-- Exercise objective --
In the entries below, copy word for word the part that opens with the line containing "From this image, is" and runs through the end of the entries, including both ends. Leave the pictures out of your copy.

-- Image and question entries --
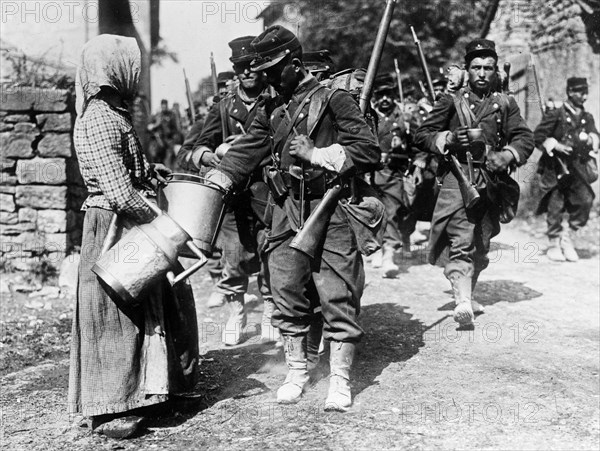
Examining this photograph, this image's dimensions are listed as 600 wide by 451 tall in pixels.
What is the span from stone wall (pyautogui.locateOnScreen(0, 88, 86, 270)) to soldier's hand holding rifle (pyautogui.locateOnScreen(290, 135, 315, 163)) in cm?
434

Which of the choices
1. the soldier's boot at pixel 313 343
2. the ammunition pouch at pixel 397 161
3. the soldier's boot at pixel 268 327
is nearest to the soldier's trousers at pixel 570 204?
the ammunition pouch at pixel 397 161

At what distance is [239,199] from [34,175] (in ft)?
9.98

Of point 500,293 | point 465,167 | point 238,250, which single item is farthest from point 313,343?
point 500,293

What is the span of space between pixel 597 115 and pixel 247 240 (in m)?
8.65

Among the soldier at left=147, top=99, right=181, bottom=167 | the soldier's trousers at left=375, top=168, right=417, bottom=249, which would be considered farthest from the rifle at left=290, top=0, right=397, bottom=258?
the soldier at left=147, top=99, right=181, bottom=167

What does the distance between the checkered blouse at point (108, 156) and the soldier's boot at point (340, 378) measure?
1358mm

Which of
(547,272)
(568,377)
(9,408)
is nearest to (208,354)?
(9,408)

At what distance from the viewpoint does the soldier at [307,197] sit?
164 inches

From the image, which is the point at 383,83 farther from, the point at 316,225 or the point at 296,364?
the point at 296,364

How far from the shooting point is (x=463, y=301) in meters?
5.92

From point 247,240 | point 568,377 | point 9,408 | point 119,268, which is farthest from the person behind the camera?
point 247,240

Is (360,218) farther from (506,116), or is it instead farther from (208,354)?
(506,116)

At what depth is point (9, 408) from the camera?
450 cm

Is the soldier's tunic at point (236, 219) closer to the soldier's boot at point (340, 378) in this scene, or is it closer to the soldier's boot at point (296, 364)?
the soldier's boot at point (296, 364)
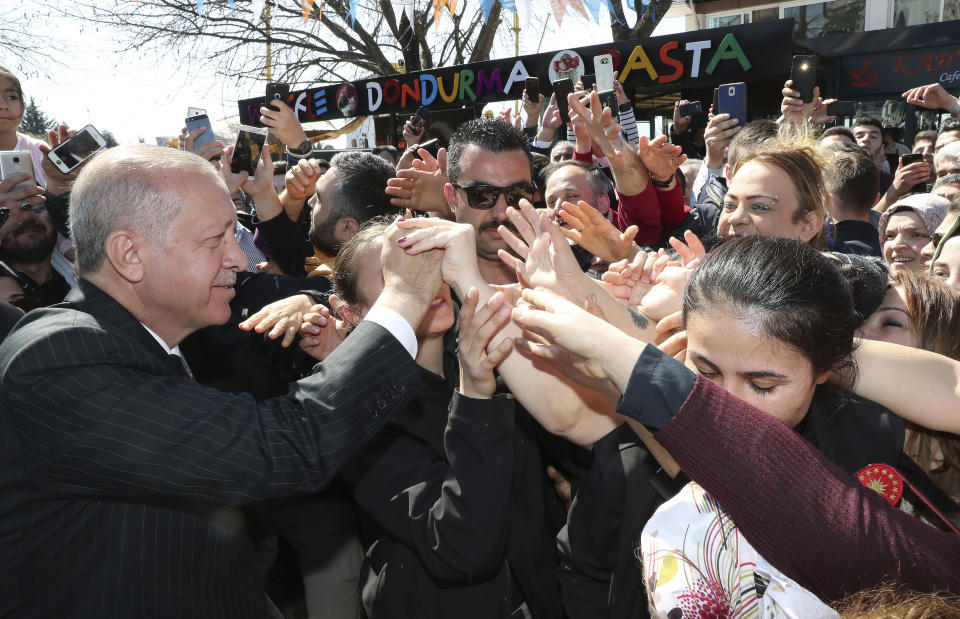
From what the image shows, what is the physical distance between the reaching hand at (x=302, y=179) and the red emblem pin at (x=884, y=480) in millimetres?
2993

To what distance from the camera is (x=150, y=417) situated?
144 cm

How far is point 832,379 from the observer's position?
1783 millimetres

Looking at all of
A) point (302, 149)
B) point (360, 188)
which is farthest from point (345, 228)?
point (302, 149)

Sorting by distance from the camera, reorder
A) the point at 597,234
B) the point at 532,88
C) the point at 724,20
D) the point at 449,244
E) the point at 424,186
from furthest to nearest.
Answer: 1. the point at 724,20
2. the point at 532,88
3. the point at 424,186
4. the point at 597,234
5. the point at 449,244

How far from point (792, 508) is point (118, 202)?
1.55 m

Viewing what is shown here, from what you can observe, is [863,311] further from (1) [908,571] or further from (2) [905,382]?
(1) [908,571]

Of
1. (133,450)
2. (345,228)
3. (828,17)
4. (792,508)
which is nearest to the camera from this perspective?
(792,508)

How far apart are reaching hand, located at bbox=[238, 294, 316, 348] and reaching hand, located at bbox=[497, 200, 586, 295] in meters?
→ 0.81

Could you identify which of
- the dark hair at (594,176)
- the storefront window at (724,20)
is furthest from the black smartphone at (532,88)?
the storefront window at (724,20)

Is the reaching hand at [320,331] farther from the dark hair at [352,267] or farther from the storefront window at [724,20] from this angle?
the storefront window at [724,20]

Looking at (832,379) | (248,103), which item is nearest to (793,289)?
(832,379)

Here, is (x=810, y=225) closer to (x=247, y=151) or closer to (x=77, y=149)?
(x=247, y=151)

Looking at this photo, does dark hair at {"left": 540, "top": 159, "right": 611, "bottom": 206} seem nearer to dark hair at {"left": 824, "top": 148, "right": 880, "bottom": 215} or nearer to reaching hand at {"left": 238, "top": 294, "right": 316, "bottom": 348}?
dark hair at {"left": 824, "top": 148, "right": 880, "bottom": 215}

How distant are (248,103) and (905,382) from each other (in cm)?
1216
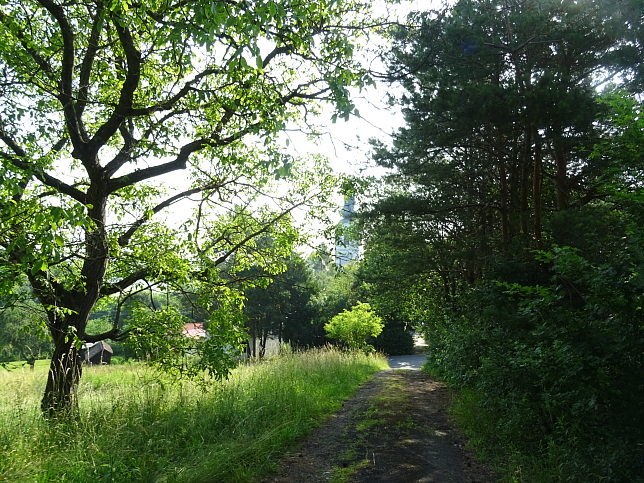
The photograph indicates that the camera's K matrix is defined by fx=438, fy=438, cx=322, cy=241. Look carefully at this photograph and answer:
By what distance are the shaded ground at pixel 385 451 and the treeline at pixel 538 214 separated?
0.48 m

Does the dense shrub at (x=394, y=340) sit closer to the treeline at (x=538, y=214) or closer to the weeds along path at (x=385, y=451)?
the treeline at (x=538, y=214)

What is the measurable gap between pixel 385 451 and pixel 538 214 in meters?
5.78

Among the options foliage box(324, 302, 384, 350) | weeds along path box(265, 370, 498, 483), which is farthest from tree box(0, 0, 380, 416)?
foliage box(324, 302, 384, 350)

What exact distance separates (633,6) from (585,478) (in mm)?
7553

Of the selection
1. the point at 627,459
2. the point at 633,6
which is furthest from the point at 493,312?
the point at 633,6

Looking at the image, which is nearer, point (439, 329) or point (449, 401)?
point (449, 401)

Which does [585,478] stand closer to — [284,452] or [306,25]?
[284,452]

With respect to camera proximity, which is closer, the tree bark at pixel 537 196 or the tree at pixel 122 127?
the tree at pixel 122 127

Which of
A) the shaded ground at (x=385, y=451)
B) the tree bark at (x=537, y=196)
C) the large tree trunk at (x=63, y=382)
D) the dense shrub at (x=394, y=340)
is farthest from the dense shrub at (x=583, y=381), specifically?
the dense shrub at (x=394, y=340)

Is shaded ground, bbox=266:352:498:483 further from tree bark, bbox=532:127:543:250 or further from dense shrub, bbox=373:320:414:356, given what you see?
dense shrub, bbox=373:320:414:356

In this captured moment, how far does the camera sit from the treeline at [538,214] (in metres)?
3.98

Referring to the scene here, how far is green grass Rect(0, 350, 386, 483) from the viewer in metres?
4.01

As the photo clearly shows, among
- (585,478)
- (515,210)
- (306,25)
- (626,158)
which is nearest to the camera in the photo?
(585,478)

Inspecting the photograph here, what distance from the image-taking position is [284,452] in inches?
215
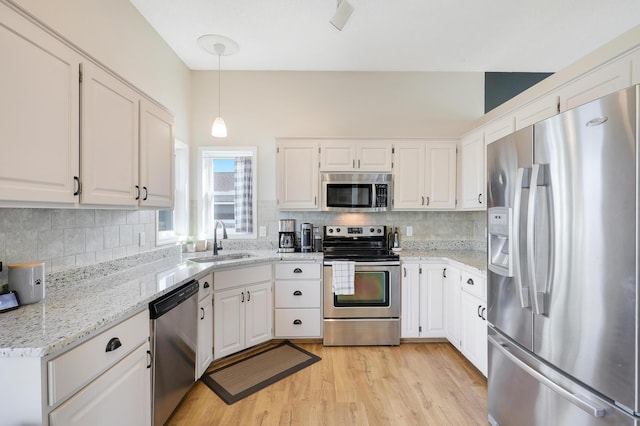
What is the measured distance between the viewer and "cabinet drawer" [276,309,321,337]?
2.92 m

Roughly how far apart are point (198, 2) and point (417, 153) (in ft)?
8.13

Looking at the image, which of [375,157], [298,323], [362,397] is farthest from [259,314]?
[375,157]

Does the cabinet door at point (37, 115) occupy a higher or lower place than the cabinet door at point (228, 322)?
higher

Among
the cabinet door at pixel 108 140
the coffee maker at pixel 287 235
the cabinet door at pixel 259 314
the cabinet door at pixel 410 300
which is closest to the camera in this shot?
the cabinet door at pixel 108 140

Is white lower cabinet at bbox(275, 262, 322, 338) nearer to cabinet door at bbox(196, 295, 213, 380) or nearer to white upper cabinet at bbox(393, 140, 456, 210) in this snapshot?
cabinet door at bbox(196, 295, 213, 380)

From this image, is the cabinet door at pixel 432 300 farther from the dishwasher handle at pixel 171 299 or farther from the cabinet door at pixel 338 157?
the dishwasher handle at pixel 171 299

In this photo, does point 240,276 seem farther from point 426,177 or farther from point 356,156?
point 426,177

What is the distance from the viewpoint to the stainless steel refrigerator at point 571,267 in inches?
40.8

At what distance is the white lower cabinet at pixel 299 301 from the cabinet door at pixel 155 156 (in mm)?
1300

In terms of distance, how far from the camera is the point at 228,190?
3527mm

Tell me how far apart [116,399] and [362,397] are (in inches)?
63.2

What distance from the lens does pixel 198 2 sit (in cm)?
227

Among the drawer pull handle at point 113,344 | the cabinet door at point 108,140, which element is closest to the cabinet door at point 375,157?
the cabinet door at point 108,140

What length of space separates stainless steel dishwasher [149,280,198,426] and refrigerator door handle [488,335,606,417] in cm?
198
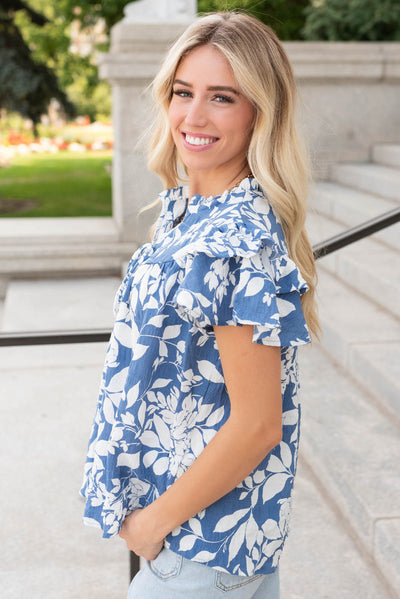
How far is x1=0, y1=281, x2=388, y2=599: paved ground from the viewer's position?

-- Task result --
From this image, is the cabinet door at pixel 432 300 farther from the dishwasher handle at pixel 171 299 or farther from the cabinet door at pixel 338 157?
the dishwasher handle at pixel 171 299

In this photo, does point 240,276 seem farther from point 426,177 or farther from point 356,156?
point 426,177

What is the distance from the viewpoint to the stainless steel refrigerator at point 571,267 in inches?
40.8

At what distance is the white lower cabinet at pixel 299 301 from the cabinet door at pixel 155 156 (in mm)?
1300

In terms of distance, how far from the camera is the point at 228,190?
3527mm

Tell me how far apart [116,399] and [362,397] are (in inches)?
63.2

What distance from the lens does pixel 198 2 sit (in cm)?
227

Among the drawer pull handle at point 113,344 | the cabinet door at point 108,140, which element is closest to the cabinet door at point 375,157?
the cabinet door at point 108,140

What length of space separates stainless steel dishwasher [149,280,198,426] and refrigerator door handle [488,335,606,417] in cm?
198
How far is x1=0, y1=281, x2=388, y2=599: paved ground from the viewer's position?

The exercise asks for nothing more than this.